■ **EXERCISE TASK**:
Reproduce every line from the line with "At what distance" through the end of the data, requests included, and scale each number in the answers (distances and point coordinates alike) by 0.25, rounding to the same number of decimal places the original had, with halves rounded up. Omit the pictures from your answer.

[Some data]
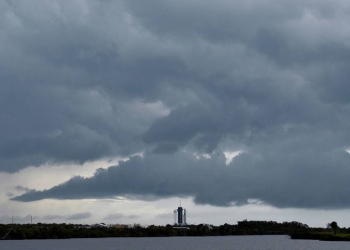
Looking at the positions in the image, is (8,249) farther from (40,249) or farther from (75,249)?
(75,249)

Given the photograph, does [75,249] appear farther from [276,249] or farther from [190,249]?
[276,249]

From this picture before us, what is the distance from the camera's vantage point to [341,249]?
480 ft

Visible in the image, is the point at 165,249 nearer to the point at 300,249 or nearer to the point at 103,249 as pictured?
the point at 103,249

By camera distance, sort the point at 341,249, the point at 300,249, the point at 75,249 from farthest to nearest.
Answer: the point at 75,249, the point at 300,249, the point at 341,249

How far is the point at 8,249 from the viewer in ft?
589

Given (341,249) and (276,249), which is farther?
(276,249)

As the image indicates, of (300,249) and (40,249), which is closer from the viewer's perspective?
(300,249)

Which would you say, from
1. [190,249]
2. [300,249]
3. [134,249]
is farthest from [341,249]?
[134,249]

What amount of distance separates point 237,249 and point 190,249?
1526 cm

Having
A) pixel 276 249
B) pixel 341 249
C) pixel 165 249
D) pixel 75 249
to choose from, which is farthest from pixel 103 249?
pixel 341 249

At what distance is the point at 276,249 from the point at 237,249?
41.1ft

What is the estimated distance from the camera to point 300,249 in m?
162

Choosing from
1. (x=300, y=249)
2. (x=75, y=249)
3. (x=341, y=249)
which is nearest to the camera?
(x=341, y=249)

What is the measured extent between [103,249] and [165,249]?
21212 millimetres
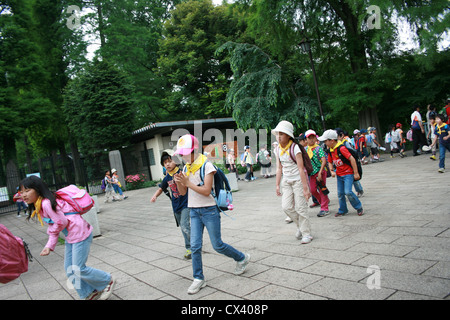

■ **THE COMPLETED TASK**:
At what distance is the point at 276,249 from the point at 237,249?
10.3ft

What is the estimated distance from the camera to point 300,249 in m?
41

Choosing from
1. (x=300, y=249)
2. (x=75, y=249)
3. (x=341, y=249)
which is nearest to the camera?
(x=85, y=62)

What is the measured extent between [103,249] and [165,249]?
5303 millimetres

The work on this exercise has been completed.